Disabling LLVM vectorizer or changing the scheduling strategy in LLVM to do pressure vs latency schedule has a significant effect on perf from what I have measured in the past

Do you mean changing the existing scheduling strategy in LLVM? Can you share the command line flags?

Kind of related, I saw a bunch of commits about _experimental_descriptor_load from @ThomasRaoux and we are interested in testing it out on our kernels. Is it in a reasonable state for us to test for performance? I understand it may be taken out later.
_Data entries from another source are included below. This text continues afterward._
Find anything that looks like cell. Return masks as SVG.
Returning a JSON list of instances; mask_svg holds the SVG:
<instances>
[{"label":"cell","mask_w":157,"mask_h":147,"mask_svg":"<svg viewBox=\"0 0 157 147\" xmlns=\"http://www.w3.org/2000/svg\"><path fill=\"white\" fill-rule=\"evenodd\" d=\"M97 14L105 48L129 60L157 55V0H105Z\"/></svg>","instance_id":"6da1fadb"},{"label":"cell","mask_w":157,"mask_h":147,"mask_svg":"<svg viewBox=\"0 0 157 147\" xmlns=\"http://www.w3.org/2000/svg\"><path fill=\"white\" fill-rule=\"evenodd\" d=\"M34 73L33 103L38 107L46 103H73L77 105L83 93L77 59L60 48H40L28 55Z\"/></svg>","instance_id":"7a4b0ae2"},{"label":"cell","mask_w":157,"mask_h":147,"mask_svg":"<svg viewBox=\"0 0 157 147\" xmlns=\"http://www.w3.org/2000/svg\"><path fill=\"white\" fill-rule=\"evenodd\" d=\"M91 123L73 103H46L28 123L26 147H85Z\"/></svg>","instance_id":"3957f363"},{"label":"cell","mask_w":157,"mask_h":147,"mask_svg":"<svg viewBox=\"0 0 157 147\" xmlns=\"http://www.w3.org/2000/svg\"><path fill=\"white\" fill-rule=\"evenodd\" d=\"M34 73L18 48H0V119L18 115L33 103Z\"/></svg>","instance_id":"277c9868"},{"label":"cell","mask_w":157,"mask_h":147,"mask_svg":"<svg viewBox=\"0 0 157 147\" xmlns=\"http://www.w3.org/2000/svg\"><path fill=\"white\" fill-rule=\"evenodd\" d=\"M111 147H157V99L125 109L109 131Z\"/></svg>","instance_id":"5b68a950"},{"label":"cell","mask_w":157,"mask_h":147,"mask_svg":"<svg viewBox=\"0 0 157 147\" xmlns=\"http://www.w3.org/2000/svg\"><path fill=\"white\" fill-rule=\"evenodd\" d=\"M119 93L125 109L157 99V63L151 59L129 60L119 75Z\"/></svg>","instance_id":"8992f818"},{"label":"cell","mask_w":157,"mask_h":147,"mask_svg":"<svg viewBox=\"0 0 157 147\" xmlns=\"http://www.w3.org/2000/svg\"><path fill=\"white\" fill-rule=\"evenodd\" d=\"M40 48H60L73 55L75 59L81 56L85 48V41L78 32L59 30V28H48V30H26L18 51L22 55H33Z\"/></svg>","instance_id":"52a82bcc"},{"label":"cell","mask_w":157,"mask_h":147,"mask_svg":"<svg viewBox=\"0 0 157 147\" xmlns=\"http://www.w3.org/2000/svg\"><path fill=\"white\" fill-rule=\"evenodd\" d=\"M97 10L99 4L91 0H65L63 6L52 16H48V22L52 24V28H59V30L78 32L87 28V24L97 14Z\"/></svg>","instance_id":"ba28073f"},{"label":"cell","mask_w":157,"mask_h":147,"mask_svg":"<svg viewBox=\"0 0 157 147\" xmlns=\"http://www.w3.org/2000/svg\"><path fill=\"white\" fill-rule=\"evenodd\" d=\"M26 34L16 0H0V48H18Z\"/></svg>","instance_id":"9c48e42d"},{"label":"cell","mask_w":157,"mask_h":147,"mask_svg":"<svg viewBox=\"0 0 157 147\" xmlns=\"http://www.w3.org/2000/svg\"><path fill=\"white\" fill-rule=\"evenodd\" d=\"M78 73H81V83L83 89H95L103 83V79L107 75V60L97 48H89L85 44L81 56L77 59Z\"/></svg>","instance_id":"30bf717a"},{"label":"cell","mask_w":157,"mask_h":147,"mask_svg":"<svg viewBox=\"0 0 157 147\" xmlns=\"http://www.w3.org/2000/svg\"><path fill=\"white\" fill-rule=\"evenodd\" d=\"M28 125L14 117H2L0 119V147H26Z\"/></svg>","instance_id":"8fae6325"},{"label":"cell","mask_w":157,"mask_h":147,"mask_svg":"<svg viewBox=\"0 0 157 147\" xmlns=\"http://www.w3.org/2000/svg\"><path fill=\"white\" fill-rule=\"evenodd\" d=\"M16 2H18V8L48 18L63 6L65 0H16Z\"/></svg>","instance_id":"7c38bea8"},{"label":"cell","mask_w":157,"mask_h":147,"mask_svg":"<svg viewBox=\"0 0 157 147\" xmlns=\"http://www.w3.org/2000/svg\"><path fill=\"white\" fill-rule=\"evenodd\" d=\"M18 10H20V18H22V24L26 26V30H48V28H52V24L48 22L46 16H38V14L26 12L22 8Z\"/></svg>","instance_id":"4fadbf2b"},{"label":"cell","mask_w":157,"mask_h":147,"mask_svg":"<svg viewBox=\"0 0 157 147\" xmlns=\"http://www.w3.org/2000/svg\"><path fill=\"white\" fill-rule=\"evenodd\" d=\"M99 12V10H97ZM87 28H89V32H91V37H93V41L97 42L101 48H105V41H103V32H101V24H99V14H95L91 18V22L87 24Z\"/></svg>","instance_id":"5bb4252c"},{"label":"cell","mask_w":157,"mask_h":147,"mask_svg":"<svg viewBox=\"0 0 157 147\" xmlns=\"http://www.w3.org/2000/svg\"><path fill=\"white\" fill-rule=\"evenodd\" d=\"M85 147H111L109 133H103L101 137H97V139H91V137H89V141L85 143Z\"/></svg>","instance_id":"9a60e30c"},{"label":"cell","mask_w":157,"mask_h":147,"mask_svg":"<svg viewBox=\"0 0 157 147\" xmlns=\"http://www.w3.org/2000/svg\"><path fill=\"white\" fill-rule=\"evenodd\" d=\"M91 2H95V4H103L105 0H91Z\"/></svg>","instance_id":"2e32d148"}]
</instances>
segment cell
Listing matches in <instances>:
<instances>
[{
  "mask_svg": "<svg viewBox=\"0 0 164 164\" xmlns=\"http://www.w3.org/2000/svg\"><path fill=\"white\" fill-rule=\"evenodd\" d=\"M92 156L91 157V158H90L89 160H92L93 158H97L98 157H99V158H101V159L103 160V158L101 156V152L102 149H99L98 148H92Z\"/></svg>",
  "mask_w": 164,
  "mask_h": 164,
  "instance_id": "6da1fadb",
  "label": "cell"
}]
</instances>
Using TMA should reduce address calculations, decreasing register pressure due to scalar ops.

ThomasRaoux commented 4 months ago

with and without LSR, the differences are not as big as the differences at SASS level (230 vs. 255 registers).

255 is the max number of registers, note that high pressure may also prevent aggressive scheduling so even if there are the same number of registers used at the end the code may be slower.

Do you mean changing the existing scheduling strategy in LLVM? Can you share the command line flags?

There is an option -nvptx-sched4reg to use the DAG selection scheduler to reduce pressure.

Kind of related, I saw a bunch of commits about _experimental_descriptor_load from @ThomasRaoux and we are interested in testing it out on our kernels. Is it in a reasonable state for us to test for performance?

Not yet, there are few more changes needed to get to reasonable perf. I'm currently working on those.